Name three wine personalities would you most like to meet and taste with — past and/or present?
The late and sorely missed David Lake, Master of Wine and winemaker at Columbia Winery. His knowledge, perception and expertise were all of the first order. (Wine merchant) Harry Waugh, who is also passed. He was a true legend in the industry and one of the most vital men I’ve ever met. And mind you, I first met him when he was in his 80s. Finally, Gerald Asher (the British-born wine merchant-turned-writer).
What is your most memorable wine or wine tasting experience?
In Rioja Alavesa, José Ignacio Domecq Jr. took me out to their vineyard along the Ebro. We gathered vine trimmings throughout the vineyard, then sat on the rocks by the river and watched José kindle a small fire and sear fine slices of lamb rubbed with local herbs and spices, accompanied by a reserva from that vineyard.
In Germany, small family winemakers are allowed to operate heueregins, which allow them to serve simple local meals with their wines. In Zell, we dined on fresh-caught trout from the Pfalz plateau, grilled en planche, with hand-made spaetzle and simple schmalzbrot accompanied by Mosel wines pulled cool and dripping from a medieval stone trough.
What’s your cure for a wine hangover?
Not a problem for me. I prevent them from happening by drinking water copiously (hydration) and beer at the end of the day. I also take antihistamines.
Do you have a favorite wine and food pairing?
Bollinger RD (recently disgorged) Champagne with greasy, crunchy potato chips on a beach in Oregon pretending to watch the sun go down. Sancerre Chavignol with Crottin de Chavignol goat cheese, preferably on the main plaza of Sancerre, but anywhere really.
What is one thing you’d like your readers to learn from your writing about wine?
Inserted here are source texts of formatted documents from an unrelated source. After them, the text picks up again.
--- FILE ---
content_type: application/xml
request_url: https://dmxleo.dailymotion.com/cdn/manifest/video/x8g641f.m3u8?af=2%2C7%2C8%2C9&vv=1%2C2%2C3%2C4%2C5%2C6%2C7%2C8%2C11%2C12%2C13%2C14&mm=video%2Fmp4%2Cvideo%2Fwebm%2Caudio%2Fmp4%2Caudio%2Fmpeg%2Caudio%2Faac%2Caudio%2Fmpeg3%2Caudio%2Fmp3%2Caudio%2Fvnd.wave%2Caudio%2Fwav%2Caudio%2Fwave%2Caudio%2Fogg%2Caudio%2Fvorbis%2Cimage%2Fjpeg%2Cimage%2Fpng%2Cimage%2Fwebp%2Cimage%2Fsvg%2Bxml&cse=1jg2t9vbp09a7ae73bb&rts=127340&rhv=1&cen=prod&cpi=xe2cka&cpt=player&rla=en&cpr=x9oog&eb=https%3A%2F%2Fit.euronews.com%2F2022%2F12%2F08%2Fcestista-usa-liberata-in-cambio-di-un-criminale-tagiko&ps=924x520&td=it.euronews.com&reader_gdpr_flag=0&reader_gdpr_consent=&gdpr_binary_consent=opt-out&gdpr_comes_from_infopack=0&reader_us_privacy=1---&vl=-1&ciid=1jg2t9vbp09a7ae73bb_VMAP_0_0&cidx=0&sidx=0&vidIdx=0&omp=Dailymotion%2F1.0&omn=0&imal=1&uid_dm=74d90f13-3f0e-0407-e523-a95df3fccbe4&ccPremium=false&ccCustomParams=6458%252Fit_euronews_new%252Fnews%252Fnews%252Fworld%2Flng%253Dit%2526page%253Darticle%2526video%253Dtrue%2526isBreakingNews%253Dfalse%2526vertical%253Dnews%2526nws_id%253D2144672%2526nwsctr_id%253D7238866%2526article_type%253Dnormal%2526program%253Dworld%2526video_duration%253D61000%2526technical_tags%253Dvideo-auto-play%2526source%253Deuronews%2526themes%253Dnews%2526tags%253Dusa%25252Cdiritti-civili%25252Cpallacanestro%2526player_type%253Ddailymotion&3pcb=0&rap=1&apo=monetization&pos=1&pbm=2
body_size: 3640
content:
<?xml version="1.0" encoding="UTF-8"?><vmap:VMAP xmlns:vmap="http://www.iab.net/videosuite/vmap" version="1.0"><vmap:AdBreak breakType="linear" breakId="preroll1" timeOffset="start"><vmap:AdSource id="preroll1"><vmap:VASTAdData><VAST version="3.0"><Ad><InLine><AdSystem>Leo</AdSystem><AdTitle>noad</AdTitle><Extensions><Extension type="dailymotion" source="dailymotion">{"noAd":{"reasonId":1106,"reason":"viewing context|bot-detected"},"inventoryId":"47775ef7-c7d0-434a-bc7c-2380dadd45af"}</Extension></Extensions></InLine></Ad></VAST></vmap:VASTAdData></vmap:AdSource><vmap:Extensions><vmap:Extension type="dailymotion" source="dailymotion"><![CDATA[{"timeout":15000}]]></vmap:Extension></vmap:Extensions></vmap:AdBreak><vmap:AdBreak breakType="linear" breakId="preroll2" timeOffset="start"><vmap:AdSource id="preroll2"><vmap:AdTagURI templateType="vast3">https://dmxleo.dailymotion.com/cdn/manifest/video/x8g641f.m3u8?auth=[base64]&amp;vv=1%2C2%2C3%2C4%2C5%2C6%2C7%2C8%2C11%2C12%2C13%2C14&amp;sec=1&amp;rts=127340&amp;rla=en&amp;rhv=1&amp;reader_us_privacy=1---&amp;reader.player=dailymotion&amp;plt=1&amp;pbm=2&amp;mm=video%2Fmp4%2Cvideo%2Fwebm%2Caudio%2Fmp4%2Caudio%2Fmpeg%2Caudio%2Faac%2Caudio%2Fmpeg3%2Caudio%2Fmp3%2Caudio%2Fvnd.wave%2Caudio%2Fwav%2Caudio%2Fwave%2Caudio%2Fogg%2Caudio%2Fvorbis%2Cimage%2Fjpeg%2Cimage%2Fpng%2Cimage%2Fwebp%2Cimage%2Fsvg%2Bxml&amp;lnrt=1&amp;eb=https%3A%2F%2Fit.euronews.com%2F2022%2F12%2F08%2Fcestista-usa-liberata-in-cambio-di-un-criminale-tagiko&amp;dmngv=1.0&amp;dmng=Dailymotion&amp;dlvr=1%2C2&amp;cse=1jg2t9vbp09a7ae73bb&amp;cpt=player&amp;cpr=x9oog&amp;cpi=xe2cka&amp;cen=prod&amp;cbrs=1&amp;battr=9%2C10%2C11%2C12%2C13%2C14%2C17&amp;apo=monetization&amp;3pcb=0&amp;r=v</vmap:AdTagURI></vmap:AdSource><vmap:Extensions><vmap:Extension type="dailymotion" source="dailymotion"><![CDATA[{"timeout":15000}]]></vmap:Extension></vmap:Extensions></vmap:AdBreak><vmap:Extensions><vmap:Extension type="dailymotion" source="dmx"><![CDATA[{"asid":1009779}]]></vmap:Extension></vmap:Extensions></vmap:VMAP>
The one thing? That the love of wine is passion: the passion to know the place and the people who nurture and create the wines we enjoy. A wine company once used a phrase to describe their philosophy — “From the earth to the table.” That works for me as well.
What’s the most compelling story you have written?
What? Choose a favorite child? The most hits I ever got from an article was this piece on Château de Beaulon. Then there’s the article about one of my favorite winemakers — Alberic Mazoyer of Domaine Alain Voge.
What has inspired you to visit as many wine regions as you have?
I have an unquenchable desire to experience every wine region in the world. And then visit them again, because things change. Fine wine, to me, must show a sense of place. To understand — truly understand — a place, you must go there.
Does the average wine consumer need that? No. But I offer both information and opinions on wines; thus it behooves me to be as relentlessly knowledgeable as I can be.
Rob Stuart says
Nice job Carl. A great Icon that Hoke.
Best,
rob
Carl Giavanti says
He’s a hidden gem, Rob. I’m happy to help keep his story top of mind.